Atualmente, o Reservatório da Mãe d’Água apresenta-se como um espaço amplo, luzente e unificado, sugerindo o seu interior a planta de uma igreja Estilo Salão, propondo a sacralidade do espaço. A água das nascentes jorra da boca de um golfinho sobre uma cascata, construída com pedra transportada das nascentes do Aqueduto das Águas Livres, e converge para o tanque de sete metros e meio de profundidade, que apresenta uma capacidade de 5.500 metros cúbicos. Do tanque emergem quatro colunas que sustentam um teto de abóbadas de aresta, que por sua vez suporta o magnífico terraço panorâmico sobre a cidade de Lisboa. Na frente ocidental do reservatório encontra-se a Casa do Registo, local onde em tempos se controlava os caudais de água que partiam para chafarizes, fábricas, conventos e casas nobres.

»»» Reservatório da Patriarcal

Instalado no subsolo do Jardim do Príncipe Real, o Reservatório da Patriarcal, também denominado Reservatório da Praça de D. Pedro V, foi projetado em 1856, integrado no projeto de abastecimento de água a Lisboa do engenheiro francês Louis-Charles Mary. Programado para abastecer a zona baixa da cidade, foi construído entre 1860 e 1864. A sua forma octogonal coincide com a do polígono representado pelo gradeamento de ferro em volta do lago que está localizado sobre o depósito, no centro do Jardim do Príncipe Real.

A cisterna, inicialmente abastecida pelo Aqueduto das Águas Livres e a partir de 1833 pelo Sistema Alviela, foi edificada em alvenaria de pedra, sendo composta por dois compartimentos com capacidade para 884 metros cúbicos de água. A função principal deste reservatório foi a regulação da pressão entre o Reservatório do Arco (na Rua das Amoreiras) e a canalização da zona baixa da cidade. Os 31 pilares de 9,25 metros, com diferentes larguras, suportam os arcos em cantaria, que por sua vez sustentam as abóbadas. Sobre as abóbadas assentou a bacia (lago) munida com o repuxo. Tanto o lago como o repuxo estariam destinados a arejar as águas antes de estas entrarem no depósito. A água repuxada entrava no reservatório através de quatro aberturas colocadas no fundo da bacia, munidas com tubos que se prolongavam até à superfície da água e que funcionavam como escoadouros.

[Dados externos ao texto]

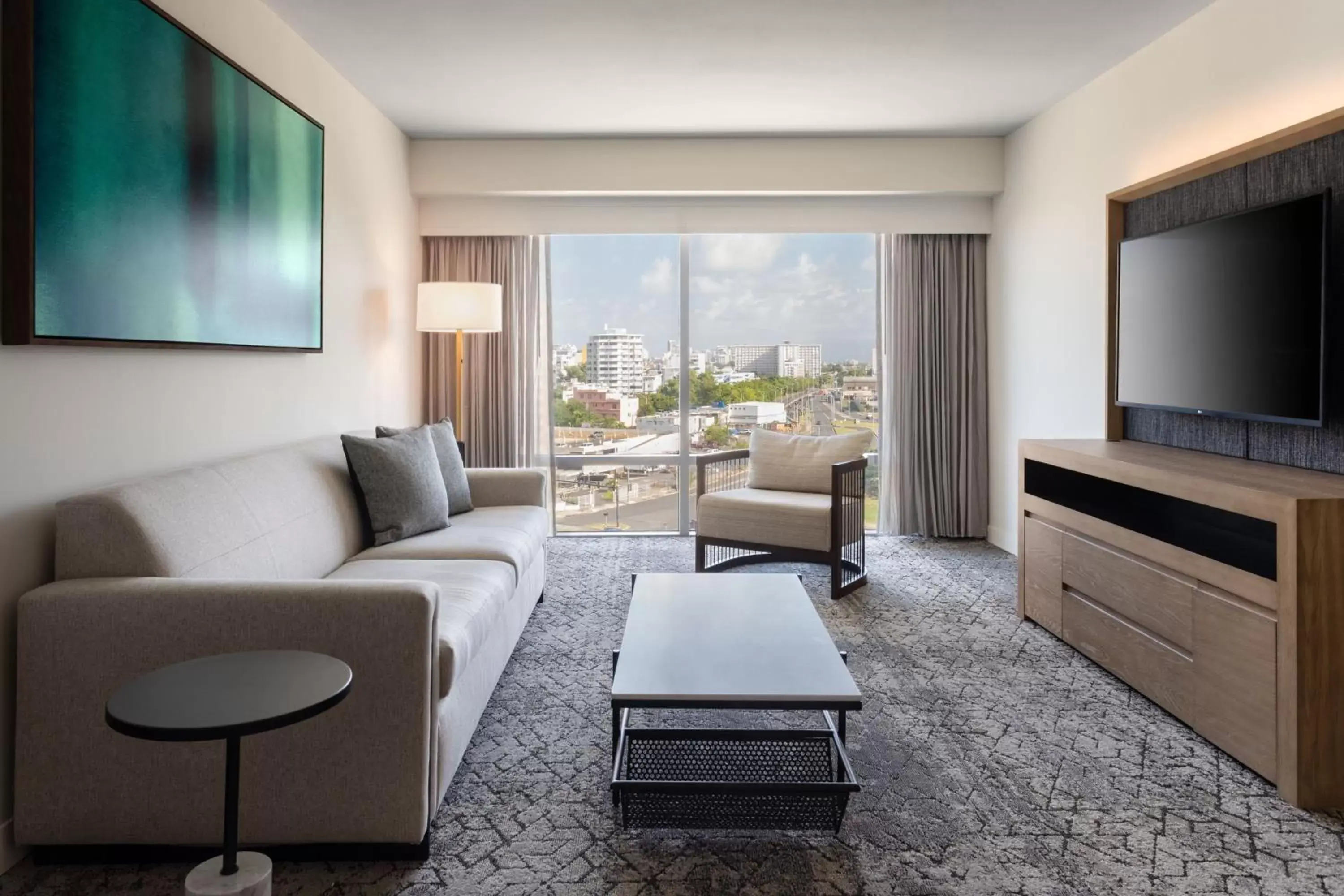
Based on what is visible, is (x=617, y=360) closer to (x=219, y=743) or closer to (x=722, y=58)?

Partem deste reservatório três galerias subterrâneas:

– a primeira rompe da parede de leste (à altura de três metros do fundo) e vai encontrar a Galeria do Loreto; era responsável pelo transporte de água do Reservatório do Arco;

– a segunda, localizada por baixo da primeira, segue até à Rua da Alegria;

– a terceira parte da parede do lado ocidental em direção à Rua de São Marçal; abastecia a zona poente de Lisboa.

O Reservatório da Patriarcal foi desativado no final dos anos 40 do século XX. Desde 1994 está integrado no Museu da Água, que promove e dinamiza visitas livres e guiadas ao espaço.